# BMW FS - multiple security deposits and 03 rates?



## David-sFL (Sep 29, 2002)

Jon and others,

I'd like to hear your thoughts on BMW FS' program that allows you to put down up to 10 security deposits and get a lower lease rate.

I'm looking at an 03 540sport and have so far received a quote with .00265 money factor but when they figure in 9 extra security deposits that rate goes down to .00175. That's .0001 per deposit which is what they say is standard.

When you calculate the monthly savings using the lower rate it equates to 14.7% rate of return on my up front money. Or so it appears. Am I missing anything on this program? When I talk to dealers about it they say yeah you can do that but they don't seem to gung ho about it. When from my point of view it's the best way to get the monthly lease on this car to something I am confortable with.

Any comments appreciated.

Oh one more thing....do you know when the 2003 lease rates for the 5 series will be released by BMW? I understand we're (you) still working with 02 rates. The .00265 seems a bit high.

Thanks,
David


----------



## Jon Shafer (Dec 15, 2001)

David-sFL said:


> *Jon and others,
> 
> I'd like to hear your thoughts on BMW FS' program that allows you to put down up to 10 security deposits and get a lower lease rate.
> 
> ...


I think that the MSD program is a great idea, assuming
that you have the liquid funds available to utilize it.

Some of our sharpest "smart money" clients lease their
BMWs this way...

The .00265 rate is a "standard" (i.e. non sales-support) rate
that is the only rate we have available through BMWFS
at this time. When the MY2003 product arrives, expect
to see lower money factors...

Hope this helps,
--Jon


----------



## JetBlack330i (Feb 8, 2002)

I'm not familiar with that program, but common sense tells me that at 14.7% return in these days, something smells fishy. Most likely, your analysis is oversimplified. If not, everybody would be jumping on it and BMW would stop offering it.

I don't know how much one single security deposit is. Let's say it's $1K. If you have an extra $10K that you're willing to commit to a car, then I think the monthly payments that you should compare are:
a) use the $10K as down-payment and finance the rest.
b) use the $10K in multiple deposits on a lease.

Just remember that in (a) you may get some money back when you sell the car and pay-off the loan, while in (b) you get nothing (maybe a bill for over driven miles).


----------



## Jon Shafer (Dec 15, 2001)

JetBlack330i said:


> *I'm not familiar with that program, but common sense tells me that at 14.7% return in these days, something smells fishy. Most likely, your analysis is oversimplified. If not, everybody would be jumping on it and BMW would stop offering it.
> 
> *


That estimate is reasonably accurate.

Most people would jump all over it if they truly 
understood the math involved..


----------



## JetBlack330i (Feb 8, 2002)

But you are not saying that (b) is better than (a) either.

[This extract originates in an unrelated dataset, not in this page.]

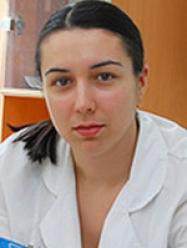 Васюхина Ирина Александровна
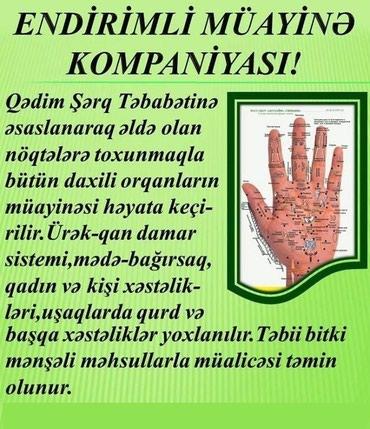 Bakı şəhərində Dəb, sağlamlıq və gözəllik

The beauty (or value add) of lease is that you don't need to tie-up any substantial amount of cash on a car.

I can understand that putting down multiple securities is better than not putting down anything. Then again, just having extra cash available is better than not having it, and this program allows one to put that extra cash to use.
Isn't this idea identical to bying points in a mortgage?
The real question is... is it better to buy points to reduce the rate or put that cash as down payment and reduce the loan amount?


----------



## Jon Shafer (Dec 15, 2001)

With the MSD program (used to its' fullest potential - 10 deposits)
the return (savings) are significant enough to construe the whole
darn thing as some sort of quasi-investment...

I gotta run for now...

Discussion to be continued...


----------



## David-sFL (Sep 29, 2002)

JetBlack330i said:


> *But you are not saying that (b) is better than (a) either.
> 
> The beauty (or value add) of lease is that you don't need to tie-up any substantial amount of cash on a car.
> 
> ...


First, thanks for both your comments.

Jetblack330i....I do believe that between option (a) and (b) that (b) is better. With the MSD program you DO get your money back at the end of the lease. Security deposits are returned barring any reason for the dealer not to (you could argue there is some amount of risk with your security deposits because there is some dealer judgement involved in whether you get it all back or not).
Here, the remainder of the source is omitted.